Will Kitty’s life ever be her own again?
Kitty should be enjoying her senior year and looking forward to graduation. Instead, her life revolves the cycles of the moon and eradicating the werewolves that plague her community. Joe, her boyfriend and hunting partner, is getting fed up with Kitty’s one track mind. He wants to start making plans with Kitty for the future. However, Kitty won’t even consider leaving town for college unless she’s sure the werewolves are gone. Unfortunately, the fight against the werewolves just got a whole lot more personal.
As I read the final installment in the Kitty Irish Trilogy, I was once again struck by the strength of Kitty’s character. She has grown up so much in the last year. While her father was gone, she held the family together, fought werewolves, and kept up with her school work.
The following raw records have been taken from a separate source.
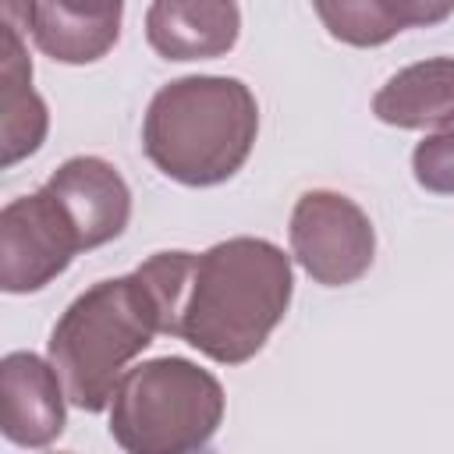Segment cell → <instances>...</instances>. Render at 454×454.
Returning <instances> with one entry per match:
<instances>
[{"instance_id":"obj_1","label":"cell","mask_w":454,"mask_h":454,"mask_svg":"<svg viewBox=\"0 0 454 454\" xmlns=\"http://www.w3.org/2000/svg\"><path fill=\"white\" fill-rule=\"evenodd\" d=\"M291 291V255L266 238L241 234L199 255L184 252L167 337L220 365H241L287 316Z\"/></svg>"},{"instance_id":"obj_2","label":"cell","mask_w":454,"mask_h":454,"mask_svg":"<svg viewBox=\"0 0 454 454\" xmlns=\"http://www.w3.org/2000/svg\"><path fill=\"white\" fill-rule=\"evenodd\" d=\"M259 135V103L241 78L184 74L167 82L142 117V153L188 188L231 181Z\"/></svg>"},{"instance_id":"obj_3","label":"cell","mask_w":454,"mask_h":454,"mask_svg":"<svg viewBox=\"0 0 454 454\" xmlns=\"http://www.w3.org/2000/svg\"><path fill=\"white\" fill-rule=\"evenodd\" d=\"M163 333L160 305L138 270L85 287L50 330V362L64 383L67 404L103 411L114 401L128 362Z\"/></svg>"},{"instance_id":"obj_4","label":"cell","mask_w":454,"mask_h":454,"mask_svg":"<svg viewBox=\"0 0 454 454\" xmlns=\"http://www.w3.org/2000/svg\"><path fill=\"white\" fill-rule=\"evenodd\" d=\"M220 380L177 355L128 369L110 401V436L128 454H192L223 422Z\"/></svg>"},{"instance_id":"obj_5","label":"cell","mask_w":454,"mask_h":454,"mask_svg":"<svg viewBox=\"0 0 454 454\" xmlns=\"http://www.w3.org/2000/svg\"><path fill=\"white\" fill-rule=\"evenodd\" d=\"M78 252H89L82 231L50 184L0 209V287L7 294L43 291Z\"/></svg>"},{"instance_id":"obj_6","label":"cell","mask_w":454,"mask_h":454,"mask_svg":"<svg viewBox=\"0 0 454 454\" xmlns=\"http://www.w3.org/2000/svg\"><path fill=\"white\" fill-rule=\"evenodd\" d=\"M291 255L323 287H348L369 273L376 231L358 202L340 192L312 188L291 209Z\"/></svg>"},{"instance_id":"obj_7","label":"cell","mask_w":454,"mask_h":454,"mask_svg":"<svg viewBox=\"0 0 454 454\" xmlns=\"http://www.w3.org/2000/svg\"><path fill=\"white\" fill-rule=\"evenodd\" d=\"M64 383L53 362L32 351H7L0 362V433L14 447H50L64 426Z\"/></svg>"},{"instance_id":"obj_8","label":"cell","mask_w":454,"mask_h":454,"mask_svg":"<svg viewBox=\"0 0 454 454\" xmlns=\"http://www.w3.org/2000/svg\"><path fill=\"white\" fill-rule=\"evenodd\" d=\"M46 184L71 213L85 248H99L124 234L131 220V188L114 163L99 156H71L46 177Z\"/></svg>"},{"instance_id":"obj_9","label":"cell","mask_w":454,"mask_h":454,"mask_svg":"<svg viewBox=\"0 0 454 454\" xmlns=\"http://www.w3.org/2000/svg\"><path fill=\"white\" fill-rule=\"evenodd\" d=\"M238 35V0H153L145 11V39L163 60H213L231 53Z\"/></svg>"},{"instance_id":"obj_10","label":"cell","mask_w":454,"mask_h":454,"mask_svg":"<svg viewBox=\"0 0 454 454\" xmlns=\"http://www.w3.org/2000/svg\"><path fill=\"white\" fill-rule=\"evenodd\" d=\"M124 0H32L35 46L60 64H92L121 39Z\"/></svg>"},{"instance_id":"obj_11","label":"cell","mask_w":454,"mask_h":454,"mask_svg":"<svg viewBox=\"0 0 454 454\" xmlns=\"http://www.w3.org/2000/svg\"><path fill=\"white\" fill-rule=\"evenodd\" d=\"M32 0H4V167L32 156L50 128L46 103L32 89V60L21 46Z\"/></svg>"},{"instance_id":"obj_12","label":"cell","mask_w":454,"mask_h":454,"mask_svg":"<svg viewBox=\"0 0 454 454\" xmlns=\"http://www.w3.org/2000/svg\"><path fill=\"white\" fill-rule=\"evenodd\" d=\"M376 121L390 128H433L454 121V57H426L401 67L372 96Z\"/></svg>"},{"instance_id":"obj_13","label":"cell","mask_w":454,"mask_h":454,"mask_svg":"<svg viewBox=\"0 0 454 454\" xmlns=\"http://www.w3.org/2000/svg\"><path fill=\"white\" fill-rule=\"evenodd\" d=\"M323 28L348 43V46H358V50H369V46H383L380 39V28L372 21V7L369 0H312Z\"/></svg>"},{"instance_id":"obj_14","label":"cell","mask_w":454,"mask_h":454,"mask_svg":"<svg viewBox=\"0 0 454 454\" xmlns=\"http://www.w3.org/2000/svg\"><path fill=\"white\" fill-rule=\"evenodd\" d=\"M411 174L433 195H454V121L411 149Z\"/></svg>"},{"instance_id":"obj_15","label":"cell","mask_w":454,"mask_h":454,"mask_svg":"<svg viewBox=\"0 0 454 454\" xmlns=\"http://www.w3.org/2000/svg\"><path fill=\"white\" fill-rule=\"evenodd\" d=\"M369 7L383 43L404 28H429L454 14V0H369Z\"/></svg>"}]
</instances>
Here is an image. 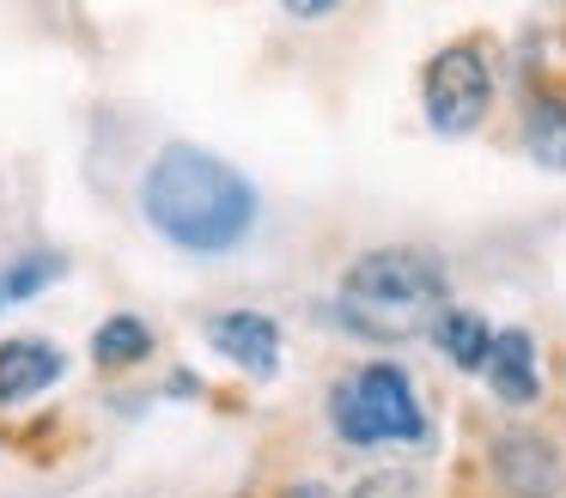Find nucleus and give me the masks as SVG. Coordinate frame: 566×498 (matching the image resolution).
I'll list each match as a JSON object with an SVG mask.
<instances>
[{
  "instance_id": "nucleus-5",
  "label": "nucleus",
  "mask_w": 566,
  "mask_h": 498,
  "mask_svg": "<svg viewBox=\"0 0 566 498\" xmlns=\"http://www.w3.org/2000/svg\"><path fill=\"white\" fill-rule=\"evenodd\" d=\"M208 347L220 352L226 364H238L244 377L269 383L281 371V322L262 310H213L208 316Z\"/></svg>"
},
{
  "instance_id": "nucleus-7",
  "label": "nucleus",
  "mask_w": 566,
  "mask_h": 498,
  "mask_svg": "<svg viewBox=\"0 0 566 498\" xmlns=\"http://www.w3.org/2000/svg\"><path fill=\"white\" fill-rule=\"evenodd\" d=\"M67 371V352L43 335H25V340H0V407H19V401L55 389Z\"/></svg>"
},
{
  "instance_id": "nucleus-10",
  "label": "nucleus",
  "mask_w": 566,
  "mask_h": 498,
  "mask_svg": "<svg viewBox=\"0 0 566 498\" xmlns=\"http://www.w3.org/2000/svg\"><path fill=\"white\" fill-rule=\"evenodd\" d=\"M62 274H67V255H55V250H25L13 262H0V316L13 304H31L38 292H50Z\"/></svg>"
},
{
  "instance_id": "nucleus-11",
  "label": "nucleus",
  "mask_w": 566,
  "mask_h": 498,
  "mask_svg": "<svg viewBox=\"0 0 566 498\" xmlns=\"http://www.w3.org/2000/svg\"><path fill=\"white\" fill-rule=\"evenodd\" d=\"M153 352V328L140 322V316H104L98 335H92V359L104 364V371H128V364H140Z\"/></svg>"
},
{
  "instance_id": "nucleus-12",
  "label": "nucleus",
  "mask_w": 566,
  "mask_h": 498,
  "mask_svg": "<svg viewBox=\"0 0 566 498\" xmlns=\"http://www.w3.org/2000/svg\"><path fill=\"white\" fill-rule=\"evenodd\" d=\"M524 140H530V158H536V165L566 170V104L560 97H536V104H530Z\"/></svg>"
},
{
  "instance_id": "nucleus-2",
  "label": "nucleus",
  "mask_w": 566,
  "mask_h": 498,
  "mask_svg": "<svg viewBox=\"0 0 566 498\" xmlns=\"http://www.w3.org/2000/svg\"><path fill=\"white\" fill-rule=\"evenodd\" d=\"M444 310V262L427 250H366L342 267L335 316L366 340H408Z\"/></svg>"
},
{
  "instance_id": "nucleus-14",
  "label": "nucleus",
  "mask_w": 566,
  "mask_h": 498,
  "mask_svg": "<svg viewBox=\"0 0 566 498\" xmlns=\"http://www.w3.org/2000/svg\"><path fill=\"white\" fill-rule=\"evenodd\" d=\"M286 12H293V19H329L335 7H342V0H281Z\"/></svg>"
},
{
  "instance_id": "nucleus-6",
  "label": "nucleus",
  "mask_w": 566,
  "mask_h": 498,
  "mask_svg": "<svg viewBox=\"0 0 566 498\" xmlns=\"http://www.w3.org/2000/svg\"><path fill=\"white\" fill-rule=\"evenodd\" d=\"M493 480L512 498H554L560 492V456L536 432H500L493 437Z\"/></svg>"
},
{
  "instance_id": "nucleus-9",
  "label": "nucleus",
  "mask_w": 566,
  "mask_h": 498,
  "mask_svg": "<svg viewBox=\"0 0 566 498\" xmlns=\"http://www.w3.org/2000/svg\"><path fill=\"white\" fill-rule=\"evenodd\" d=\"M432 347L444 352V359L457 364V371H488V352H493V335L500 328L488 322L481 310H463V304H444L439 316H432Z\"/></svg>"
},
{
  "instance_id": "nucleus-8",
  "label": "nucleus",
  "mask_w": 566,
  "mask_h": 498,
  "mask_svg": "<svg viewBox=\"0 0 566 498\" xmlns=\"http://www.w3.org/2000/svg\"><path fill=\"white\" fill-rule=\"evenodd\" d=\"M488 389L505 401V407H530L542 395V371H536V340L530 328H500L493 335V352H488Z\"/></svg>"
},
{
  "instance_id": "nucleus-3",
  "label": "nucleus",
  "mask_w": 566,
  "mask_h": 498,
  "mask_svg": "<svg viewBox=\"0 0 566 498\" xmlns=\"http://www.w3.org/2000/svg\"><path fill=\"white\" fill-rule=\"evenodd\" d=\"M329 425L354 449H384V444H427V407L415 395V377L396 359H371L347 371L329 389Z\"/></svg>"
},
{
  "instance_id": "nucleus-13",
  "label": "nucleus",
  "mask_w": 566,
  "mask_h": 498,
  "mask_svg": "<svg viewBox=\"0 0 566 498\" xmlns=\"http://www.w3.org/2000/svg\"><path fill=\"white\" fill-rule=\"evenodd\" d=\"M347 498H415V474H371Z\"/></svg>"
},
{
  "instance_id": "nucleus-4",
  "label": "nucleus",
  "mask_w": 566,
  "mask_h": 498,
  "mask_svg": "<svg viewBox=\"0 0 566 498\" xmlns=\"http://www.w3.org/2000/svg\"><path fill=\"white\" fill-rule=\"evenodd\" d=\"M420 109H427L432 134H475L493 109V67L475 43H451L427 61V80H420Z\"/></svg>"
},
{
  "instance_id": "nucleus-1",
  "label": "nucleus",
  "mask_w": 566,
  "mask_h": 498,
  "mask_svg": "<svg viewBox=\"0 0 566 498\" xmlns=\"http://www.w3.org/2000/svg\"><path fill=\"white\" fill-rule=\"evenodd\" d=\"M140 213L189 255H226L256 231V182L208 146L171 140L140 177Z\"/></svg>"
}]
</instances>
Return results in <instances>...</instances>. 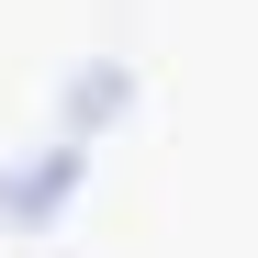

She expected life to get easier once her father returned from Iraq. Instead, her life becomes even more complicated. Kitty’s frustration with her friends and family is completely understandable. Her parents are wrapped up in their own problems and her friends want to move on with their lives. Kitty’s fight against the wolves is important, but she’s beginning to buckle under all the pressure.
Like Kitty, I was extremely frustrated with her parents. I completely understand that Kitty’s father had a lot to deal with coming back from Iraq, and Kitty’s mother was under an immense amount of stress caring for her husband. However, it is very clear throughout the story that something is wrong not only with Kitty, but also her younger brother Sam. I couldn’t understand why Kitty’s parents wouldn’t sit their children down and ask them what was wrong. Instead, Kitty’s dad barely moves from his chair and her mother just forges on like everything is okay. I was dismayed not only by their attitudes, but also their lack of action. I kept wondering if they were ever going to snap out of it, or if they would really let their children slip away from them.
I also had a hard time understanding why Kitty wouldn’t clue her parents in concerning her brother’s covert activities with their long lost uncle. I understand that Kitty sees herself as Sam’s caregiver, but she really needs to realize that she can’t control everything. If she’d have simply admitted everything to her parents when her uncle showed up, she could have spared everyone a lot of stress and grief.
I must say that the conclusion of the trilogy is a real nail biter. Would Kitty finally confide in her parents? Would they be able to save Sam? Could Kitty’s relationship with Joe be salvaged? These questions whirred around in my mind as I raced through the pages. I felt as though I were running right next to Kitty trying to save everyone she cared about. When the dust settled, I was satisfied. There were a few things that didn’t go as I had hoped, but I think Kitty is well on her way to enjoying a life of her own.
I’m so glad I had the opportunity to read and review Flying in the Dark. Kitty is a wonderfully rounded character, and I truly enjoyed getting to know her throughout the series. I highly recommend Flying in the Dark and the entire Kitty Irish Trilogy to anyone searching for a gripping young adult paranormal series.